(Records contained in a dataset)
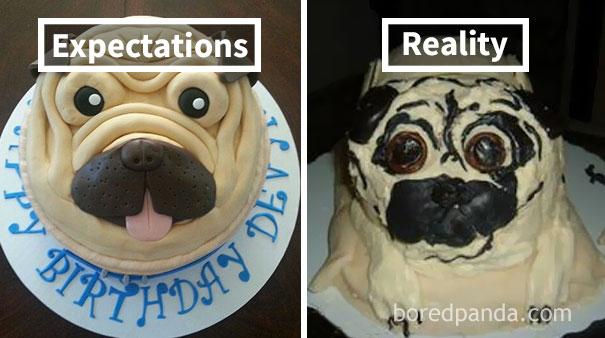 Pug Cake Fail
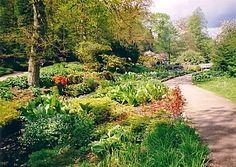 love English Gardens :)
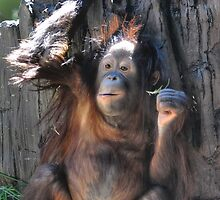 Baby Orangutan by venny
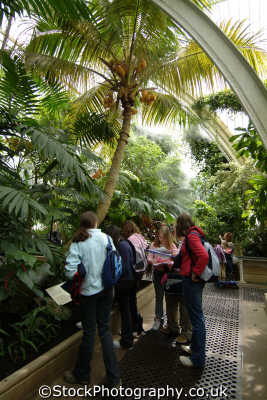 schoolchildren school trip inside palm house kew gardens botanical botany london parks capital england english uk horticulture humidity educational learning tropical richmond cockney angleterre inghilterra inglaterra united kingdom british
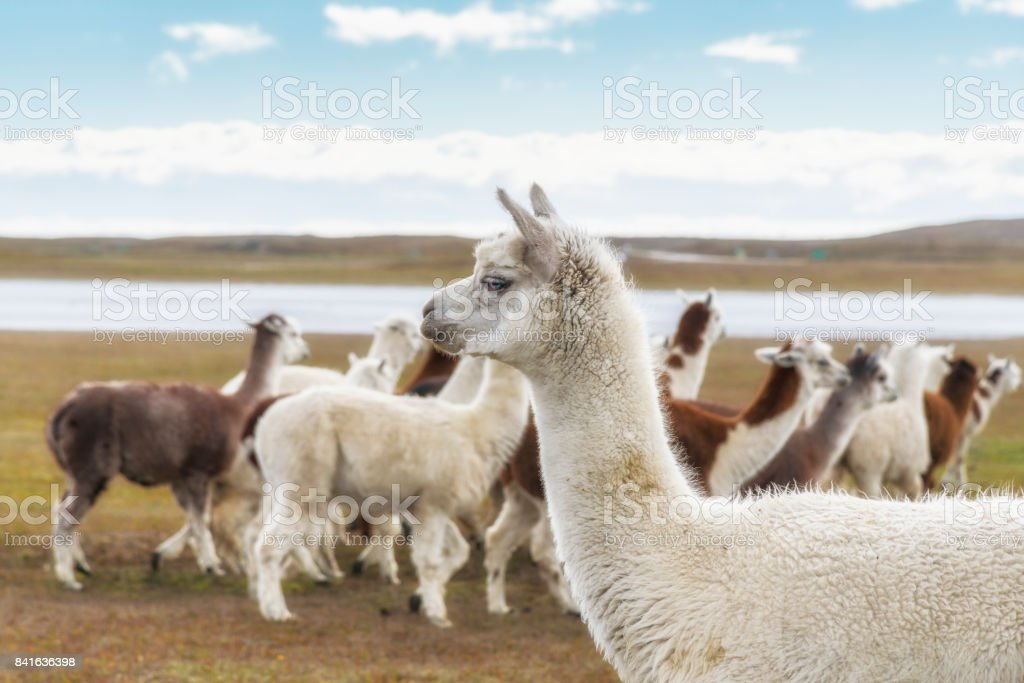 a herd of llamas, Argentinian Patagonia stock photo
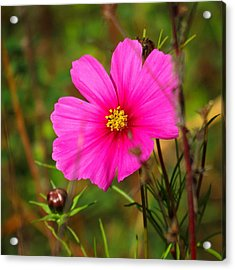 Acrylic Print featuring the photograph Wild Flower by Eric Switzer
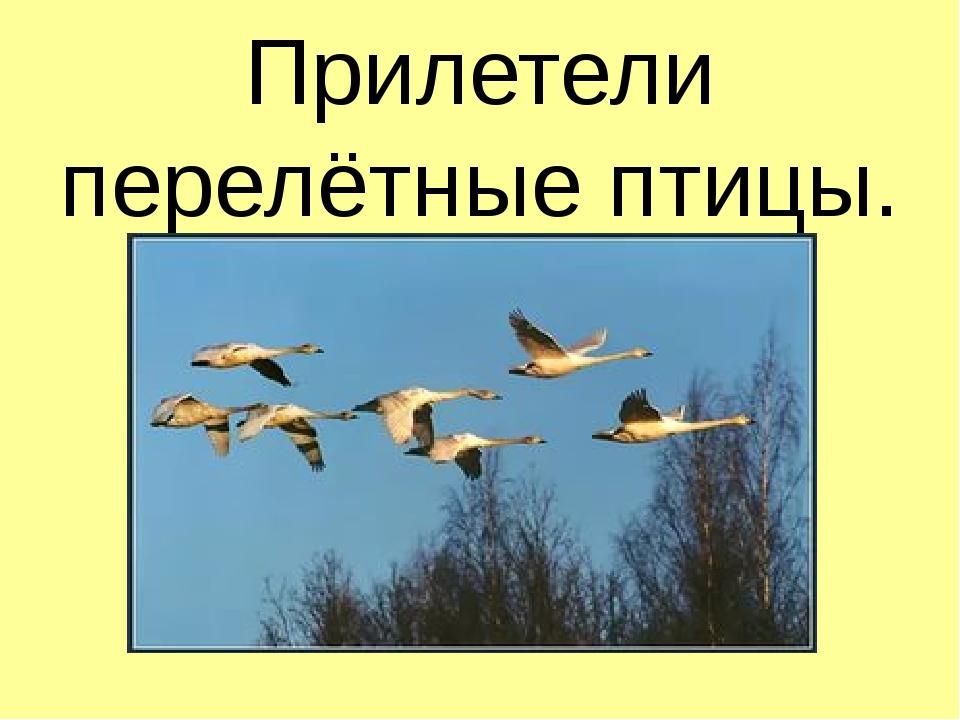 Прилетели перелётные птицы.
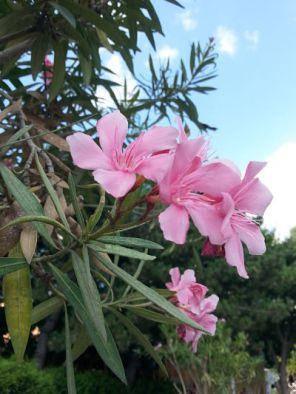 mopana-flowers-among-clouds-04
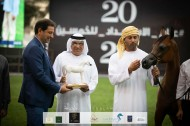 Dubai Arabian Horse Stud lands 2 gold medals in 2020 Ajman Arabian Horse Show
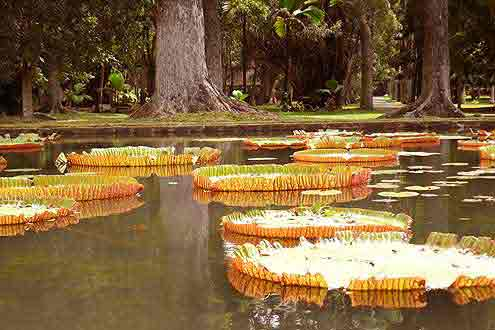 beliebtes Ausflugsziel auf der Insel Mauritius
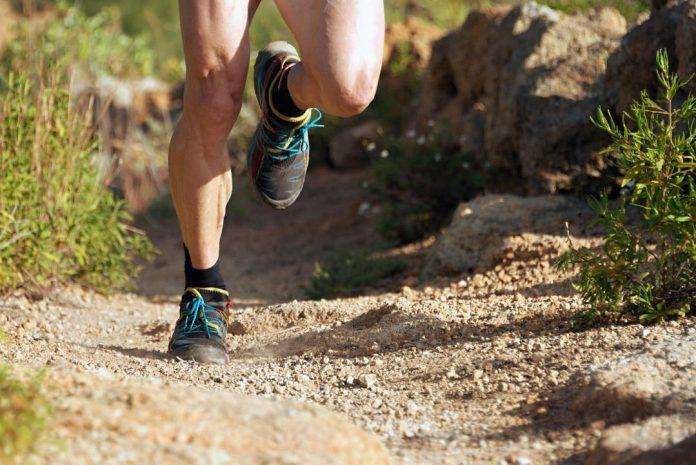 Let's Trail Monti Aurunci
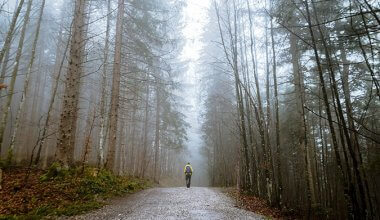 Man walking on a road through the middle of a misty forest with tall trees lining each side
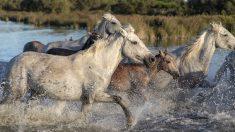 6 mujeres arriesgaron su vida para salvar a 100 caballos que se ahogaban durante una inundación
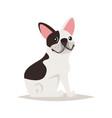 cute french bulldog dog vector image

» **What you should do**
Please print the data above once more, exactly as it appears, with no pictures.

» **Written response**
 Pug Cake Fail
 love English Gardens :)
 Baby Orangutan by venny
 schoolchildren school trip inside palm house kew gardens botanical botany london parks capital england english uk horticulture humidity educational learning tropical richmond cockney angleterre inghilterra inglaterra united kingdom british
 a herd of llamas, Argentinian Patagonia stock photo
 Acrylic Print featuring the photograph Wild Flower by Eric Switzer
 Прилетели перелётные птицы.
 mopana-flowers-among-clouds-04
 Dubai Arabian Horse Stud lands 2 gold medals in 2020 Ajman Arabian Horse Show
 beliebtes Ausflugsziel auf der Insel Mauritius
 Let's Trail Monti Aurunci
 Man walking on a road through the middle of a misty forest with tall trees lining each side
 6 mujeres arriesgaron su vida para salvar a 100 caballos que se ahogaban durante una inundación
 cute french bulldog dog vector image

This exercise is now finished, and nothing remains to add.